**** EXCERPTED PASSAGE

Pierre Poilievre represents a new type of Canadian Conservative leader, political watchers say: one who appears able to gain support among younger voters.
Recently Poilievre, MP for the Ottawa-area riding of Carleton, has shown momentum among voters generally. His party is seven percentage points ahead of Prime Minister Justin Trudeau’s Liberals in the most recent Angus Reid poll as he enjoys a honeymoon with voters following his leadership victory last month.
The poll, taken before the news that some of his YouTube videos contained a mysoginistic tag, showed that men aged 18 to 34 viewed the new CPC leader particularly favourably compared to how they see Trudeau.
Political experts say both the way in which Poilievre addresses potential younger voters, and the topics he has chosen to speak about, may be what could win over younger people — those who already vote as well as those who did not vote in the last election.
Over the past three federal elections, three Conservative leaders have failed to win government, but Poilievre has a different tone and style, they say.
And there is room to gain ground among younger voters.
Only 46 per cent of eligible people aged 18 to 24 voted in the 2021 federal election, down from 53 per cent in 2019. This leaves room for the Tories to potentially gain ground among the majority of youth who did not cast ballots, in addition to possibly shifting the loyalties of those who did.
University of Toronto Associate Professor of Political Science Chris Cochrane says Poilievre’s appeal to young voters may in part be based on his style, as compared to previous Conservative leaders Andrew Scheer and Erin O’Toole.
“One of the big differences between Poilievre and O’Toole especially, but also Scheer, is the degree to which he is unapologetically conservative. … He sometimes talks off the cuff. … He’s not afraid to tell people what he thinks,” said Cochrane.
Andrew MacDougall, the former head of communications for Stephen Harper, saw clear differences between Poilievre and the former prime minister too, which may also appeal more to young people.
“I would say they’re very different beasts. The former prime minister is a policy-first kind of leader, someone who knew his economic and political history and was primarily interested in how public policy could impact communities,” whereas Poilievre has a much more personal, attitude-based appeal, said MacDougall.
“What Pierre brings to the table is a confidence and determination to chart his own course. He’s not going to do what he thinks others want him to do; he’s going to do what he thinks needs to be done.”
Chris Bianco, a 20-year-old voter studying at Niagara University whose introduction to politics came volunteering on his father’s city council campaign in 2010, had a similar take.
“He seems charismatic, passionate. He seems to care about what the people think. … For the young Conservatives, I think they’ll take a liking to that.”
Bianco also said that Poilievre had the appeal of not coming across the same way many politicians do.
“He doesn’t seem like an old-school by-the-book robot, say what everyone wants to hear, like the PR-trained answers; it’s more like what’s on his mind, he says, and I feel like people might take a liking to that over the by-the-book answers.”

********

From the Poilievre article above, output everything from "Pierre Poilievre represents" down to "they see Trudeau.", word for word.

**** SUPPLIED INFORMATION

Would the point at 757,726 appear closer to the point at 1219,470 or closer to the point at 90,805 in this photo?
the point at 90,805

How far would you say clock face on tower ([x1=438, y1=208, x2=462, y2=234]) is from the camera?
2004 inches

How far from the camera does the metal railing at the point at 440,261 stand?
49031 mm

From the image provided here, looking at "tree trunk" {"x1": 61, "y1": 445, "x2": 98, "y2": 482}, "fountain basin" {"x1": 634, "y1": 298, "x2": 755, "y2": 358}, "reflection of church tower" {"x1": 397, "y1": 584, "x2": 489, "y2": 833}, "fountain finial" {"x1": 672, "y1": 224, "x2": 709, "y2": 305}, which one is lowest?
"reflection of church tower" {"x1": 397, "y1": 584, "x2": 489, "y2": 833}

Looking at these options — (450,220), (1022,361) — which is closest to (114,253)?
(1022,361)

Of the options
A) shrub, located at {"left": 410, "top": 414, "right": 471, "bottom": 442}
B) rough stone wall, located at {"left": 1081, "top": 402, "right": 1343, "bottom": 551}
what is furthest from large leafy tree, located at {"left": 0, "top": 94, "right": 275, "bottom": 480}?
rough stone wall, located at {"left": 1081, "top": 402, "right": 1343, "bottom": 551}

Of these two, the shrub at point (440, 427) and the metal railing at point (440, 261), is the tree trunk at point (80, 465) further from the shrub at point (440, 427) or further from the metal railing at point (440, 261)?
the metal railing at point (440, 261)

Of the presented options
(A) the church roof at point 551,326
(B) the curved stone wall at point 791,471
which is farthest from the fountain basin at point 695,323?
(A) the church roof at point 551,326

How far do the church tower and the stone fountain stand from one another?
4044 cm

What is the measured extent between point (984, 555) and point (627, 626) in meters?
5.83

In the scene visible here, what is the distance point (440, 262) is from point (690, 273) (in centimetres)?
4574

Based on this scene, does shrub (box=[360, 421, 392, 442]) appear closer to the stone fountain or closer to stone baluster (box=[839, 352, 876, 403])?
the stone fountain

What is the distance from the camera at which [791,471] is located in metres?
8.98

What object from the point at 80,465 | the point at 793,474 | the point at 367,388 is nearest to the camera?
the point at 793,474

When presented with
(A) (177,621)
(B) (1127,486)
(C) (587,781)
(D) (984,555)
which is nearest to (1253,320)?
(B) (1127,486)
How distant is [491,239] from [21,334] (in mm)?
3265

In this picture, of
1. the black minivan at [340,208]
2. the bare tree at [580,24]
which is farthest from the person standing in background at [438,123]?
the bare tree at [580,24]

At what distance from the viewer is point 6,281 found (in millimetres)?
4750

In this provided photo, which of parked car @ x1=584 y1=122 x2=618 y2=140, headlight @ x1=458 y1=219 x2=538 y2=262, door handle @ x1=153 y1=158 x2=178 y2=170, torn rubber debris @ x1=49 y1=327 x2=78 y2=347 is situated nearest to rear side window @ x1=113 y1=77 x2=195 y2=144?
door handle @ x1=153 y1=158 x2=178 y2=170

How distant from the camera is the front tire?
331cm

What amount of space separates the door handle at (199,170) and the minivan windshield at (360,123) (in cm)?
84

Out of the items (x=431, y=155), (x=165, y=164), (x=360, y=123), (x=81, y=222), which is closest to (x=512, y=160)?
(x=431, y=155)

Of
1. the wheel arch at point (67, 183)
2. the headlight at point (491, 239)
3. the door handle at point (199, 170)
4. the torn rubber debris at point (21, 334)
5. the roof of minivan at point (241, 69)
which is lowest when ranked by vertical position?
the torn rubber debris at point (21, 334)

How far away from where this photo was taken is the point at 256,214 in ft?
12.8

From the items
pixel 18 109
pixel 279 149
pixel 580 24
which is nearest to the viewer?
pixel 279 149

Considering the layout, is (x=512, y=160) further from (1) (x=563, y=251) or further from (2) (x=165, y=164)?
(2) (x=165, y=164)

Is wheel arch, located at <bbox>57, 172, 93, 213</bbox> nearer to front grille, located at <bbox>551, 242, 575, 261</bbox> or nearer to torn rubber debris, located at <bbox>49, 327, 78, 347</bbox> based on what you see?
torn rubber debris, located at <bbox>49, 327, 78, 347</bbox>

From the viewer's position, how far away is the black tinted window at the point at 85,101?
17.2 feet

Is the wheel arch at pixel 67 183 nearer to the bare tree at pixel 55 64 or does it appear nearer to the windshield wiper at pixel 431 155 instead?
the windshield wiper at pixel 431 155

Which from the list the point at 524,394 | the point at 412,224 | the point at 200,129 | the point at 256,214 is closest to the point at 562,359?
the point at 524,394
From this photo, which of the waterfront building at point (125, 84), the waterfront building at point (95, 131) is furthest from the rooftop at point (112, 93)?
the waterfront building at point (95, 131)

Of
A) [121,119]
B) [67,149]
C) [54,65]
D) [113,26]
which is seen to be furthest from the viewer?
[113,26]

********

▸ RESPONSE TO THE TASK:
Pierre Poilievre represents a new type of Canadian Conservative leader, political watchers say: one who appears able to gain support among younger voters.
Recently Poilievre, MP for the Ottawa-area riding of Carleton, has shown momentum among voters generally. His party is seven percentage points ahead of Prime Minister Justin Trudeau’s Liberals in the most recent Angus Reid poll as he enjoys a honeymoon with voters following his leadership victory last month.
The poll, taken before the news that some of his YouTube videos contained a mysoginistic tag, showed that men aged 18 to 34 viewed the new CPC leader particularly favourably compared to how they see Trudeau.